> [Short exercise] Print every entry, word for word, and skip the images.

> [Data in this exercise]
[start]
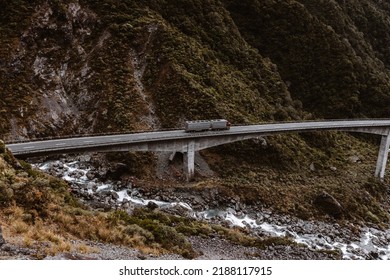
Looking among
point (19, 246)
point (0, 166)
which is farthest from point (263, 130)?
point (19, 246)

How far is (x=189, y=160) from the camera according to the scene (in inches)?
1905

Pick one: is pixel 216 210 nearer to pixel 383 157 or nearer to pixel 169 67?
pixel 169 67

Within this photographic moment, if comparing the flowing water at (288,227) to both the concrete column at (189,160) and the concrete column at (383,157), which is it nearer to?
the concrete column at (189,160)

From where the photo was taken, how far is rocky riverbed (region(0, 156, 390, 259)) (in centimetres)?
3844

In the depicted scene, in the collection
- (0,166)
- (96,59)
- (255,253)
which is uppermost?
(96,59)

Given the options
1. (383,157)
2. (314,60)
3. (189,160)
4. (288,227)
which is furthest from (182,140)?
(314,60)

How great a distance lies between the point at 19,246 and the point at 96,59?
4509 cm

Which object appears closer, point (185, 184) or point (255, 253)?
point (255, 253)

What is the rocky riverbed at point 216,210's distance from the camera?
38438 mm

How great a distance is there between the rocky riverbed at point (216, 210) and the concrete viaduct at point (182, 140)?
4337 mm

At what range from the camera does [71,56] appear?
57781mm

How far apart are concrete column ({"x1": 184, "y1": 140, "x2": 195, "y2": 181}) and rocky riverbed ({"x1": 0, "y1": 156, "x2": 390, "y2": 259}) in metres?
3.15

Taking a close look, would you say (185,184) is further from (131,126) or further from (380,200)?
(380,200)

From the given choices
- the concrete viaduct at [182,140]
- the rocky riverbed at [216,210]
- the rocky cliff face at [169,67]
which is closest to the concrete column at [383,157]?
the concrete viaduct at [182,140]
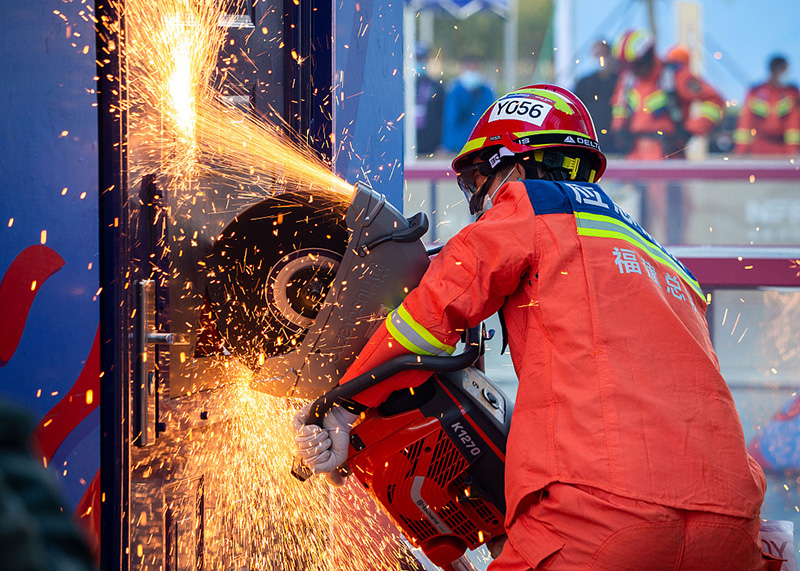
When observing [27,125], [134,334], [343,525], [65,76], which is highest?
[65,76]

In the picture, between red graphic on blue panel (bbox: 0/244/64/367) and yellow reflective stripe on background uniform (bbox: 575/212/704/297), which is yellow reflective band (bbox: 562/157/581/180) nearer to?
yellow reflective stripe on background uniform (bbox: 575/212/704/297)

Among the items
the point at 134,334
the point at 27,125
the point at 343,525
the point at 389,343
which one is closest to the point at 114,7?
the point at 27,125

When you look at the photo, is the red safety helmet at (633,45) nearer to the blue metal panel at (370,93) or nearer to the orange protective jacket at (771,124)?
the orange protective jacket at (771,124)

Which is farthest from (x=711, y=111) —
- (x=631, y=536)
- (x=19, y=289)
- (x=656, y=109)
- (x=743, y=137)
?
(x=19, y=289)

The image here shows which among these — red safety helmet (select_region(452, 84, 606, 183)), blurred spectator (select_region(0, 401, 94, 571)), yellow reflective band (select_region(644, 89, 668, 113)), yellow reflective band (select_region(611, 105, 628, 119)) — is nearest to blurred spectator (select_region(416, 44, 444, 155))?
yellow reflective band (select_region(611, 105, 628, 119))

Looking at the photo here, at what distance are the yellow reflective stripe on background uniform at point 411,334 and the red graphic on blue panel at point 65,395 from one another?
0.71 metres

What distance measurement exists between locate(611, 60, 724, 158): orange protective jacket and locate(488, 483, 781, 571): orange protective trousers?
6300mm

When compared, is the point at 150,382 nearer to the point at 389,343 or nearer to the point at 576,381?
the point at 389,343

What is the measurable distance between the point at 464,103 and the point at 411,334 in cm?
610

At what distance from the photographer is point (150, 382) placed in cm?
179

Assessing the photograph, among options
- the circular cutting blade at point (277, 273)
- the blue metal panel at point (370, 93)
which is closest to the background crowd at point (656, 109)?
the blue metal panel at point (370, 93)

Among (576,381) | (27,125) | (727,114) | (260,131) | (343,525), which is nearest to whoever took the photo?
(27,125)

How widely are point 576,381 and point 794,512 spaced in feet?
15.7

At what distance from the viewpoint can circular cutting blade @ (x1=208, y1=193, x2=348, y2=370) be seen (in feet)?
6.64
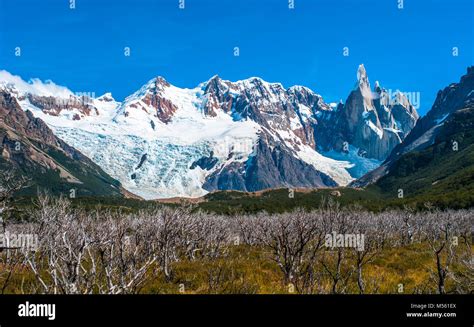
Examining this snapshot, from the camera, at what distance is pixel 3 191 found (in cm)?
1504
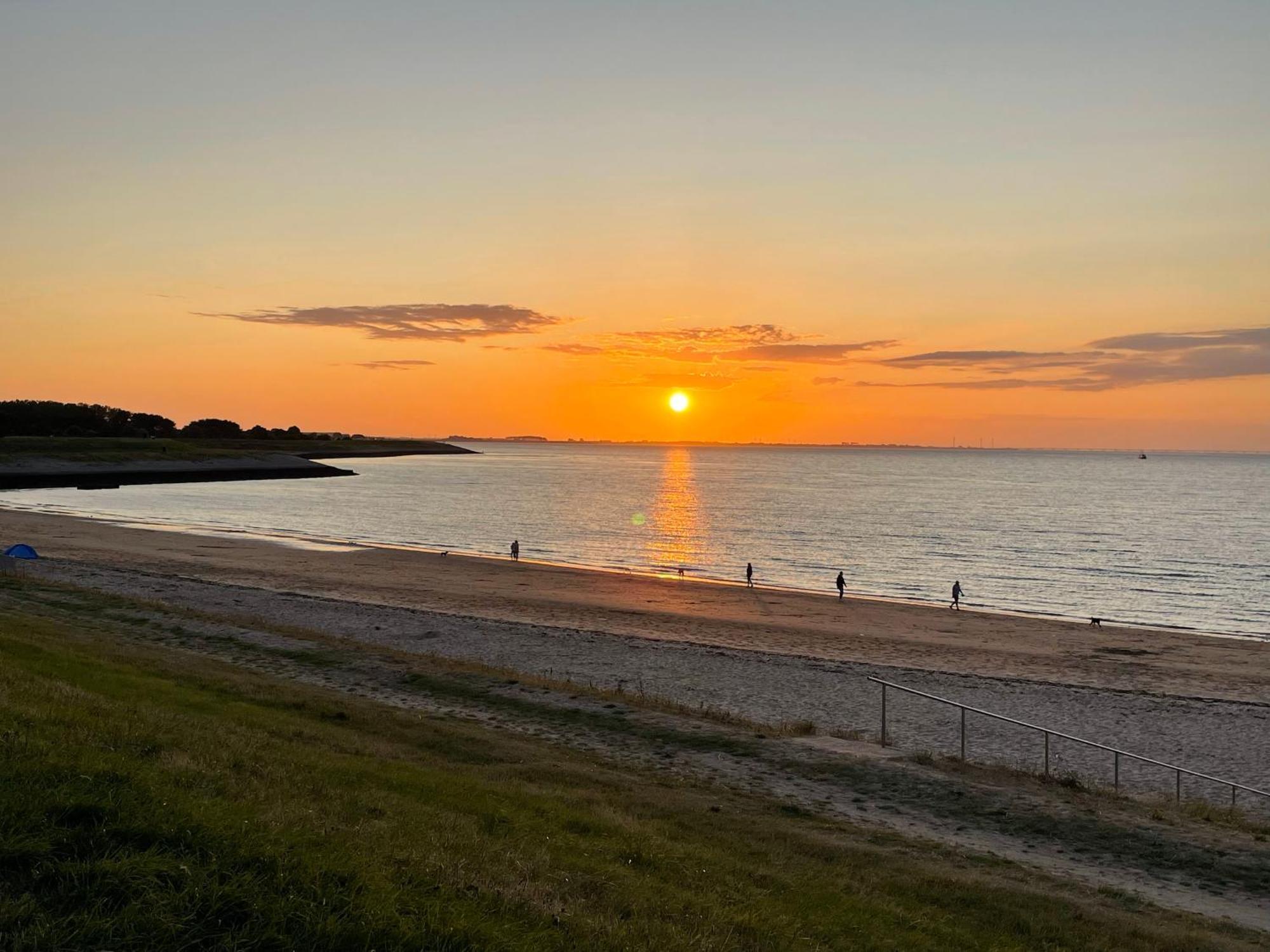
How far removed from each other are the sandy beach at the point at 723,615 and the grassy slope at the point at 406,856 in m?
[end]
> [Response to the exercise]
Looking among
point (19, 246)
point (0, 166)
which is farthest from point (263, 130)?
point (19, 246)

How far is (x=189, y=160) from the camera according to the scene (in inches)?
1905

Pick one: is pixel 216 210 nearer to pixel 383 157 or nearer to pixel 169 67?
pixel 169 67

Within this photographic moment, if comparing the flowing water at (288,227) to both the concrete column at (189,160) and the concrete column at (383,157), which is it nearer to?
the concrete column at (189,160)

From where the photo was taken, how far is rocky riverbed (region(0, 156, 390, 259)) (in centimetres)?
3844

In the depicted scene, in the collection
- (0,166)
- (96,59)
- (255,253)
which is uppermost?
(96,59)

Given the options
1. (383,157)
2. (314,60)
3. (189,160)
4. (288,227)
which is furthest from (182,140)?
(314,60)

How great a distance lies between the point at 19,246 and the point at 96,59?
4509 cm

Which object appears closer, point (185, 184) or point (255, 253)?
point (255, 253)

What is the rocky riverbed at point 216,210's distance from the camera?
38438 mm

How great a distance is there between the rocky riverbed at point (216, 210) and the concrete viaduct at point (182, 140)?
4337 mm

At what range from the camera does [71,56] appear?
57781mm

How far apart are concrete column ({"x1": 184, "y1": 140, "x2": 195, "y2": 181}) and rocky riverbed ({"x1": 0, "y1": 156, "x2": 390, "y2": 259}) in metres?
3.15

Taking a close look, would you say (185,184) is further from (131,126) or further from (380,200)?
(380,200)

From the given choices
- the concrete viaduct at [182,140]
- the rocky riverbed at [216,210]
- the rocky cliff face at [169,67]
which is closest to the concrete column at [383,157]?
the concrete viaduct at [182,140]
When observing [27,125], [134,334], [343,525], [65,76], which is highest?
[65,76]

In the picture, between red graphic on blue panel (bbox: 0/244/64/367) and yellow reflective stripe on background uniform (bbox: 575/212/704/297), which is yellow reflective band (bbox: 562/157/581/180) nearer to?
yellow reflective stripe on background uniform (bbox: 575/212/704/297)

Among the items
the point at 134,334
the point at 27,125
the point at 343,525
the point at 389,343
which one is closest to the point at 114,7?
the point at 27,125

When you look at the photo, is the red safety helmet at (633,45) nearer to the blue metal panel at (370,93) or nearer to the orange protective jacket at (771,124)?
the orange protective jacket at (771,124)

Which is farthest from (x=711, y=111) —
- (x=631, y=536)
- (x=19, y=289)
- (x=656, y=109)
- (x=743, y=137)
?
(x=19, y=289)

The image here shows which among these — red safety helmet (select_region(452, 84, 606, 183)), blurred spectator (select_region(0, 401, 94, 571)), yellow reflective band (select_region(644, 89, 668, 113)), yellow reflective band (select_region(611, 105, 628, 119)) — is nearest to blurred spectator (select_region(416, 44, 444, 155))?
yellow reflective band (select_region(611, 105, 628, 119))

Looking at the photo here, at what distance are the yellow reflective stripe on background uniform at point 411,334 and the red graphic on blue panel at point 65,395 from one another?
0.71 metres

What distance measurement exists between locate(611, 60, 724, 158): orange protective jacket and locate(488, 483, 781, 571): orange protective trousers?
6300mm

When compared, is the point at 150,382 nearer to the point at 389,343 or nearer to the point at 576,381?
the point at 389,343

What is the measurable distance between the point at 464,103 and the point at 411,334 in cm?
610

At what distance from the photographer is point (150, 382) placed in cm?
179

Assessing the photograph, among options
- the circular cutting blade at point (277, 273)
- the blue metal panel at point (370, 93)
which is closest to the background crowd at point (656, 109)?
the blue metal panel at point (370, 93)

Among (576,381) | (27,125) | (727,114) | (260,131) | (343,525), which is nearest to whoever took the photo?
(27,125)

How widely are point 576,381 and point 794,512 spaced in feet?
15.7

At what distance from the viewpoint can circular cutting blade @ (x1=208, y1=193, x2=348, y2=370) be seen (in feet)?
6.64
Examining this snapshot, from the camera, at what distance is pixel 3 191 found (in cm)?
1504
How far removed from each other are the sandy beach at the point at 723,615 and the grassy slope at the point at 406,856 in m?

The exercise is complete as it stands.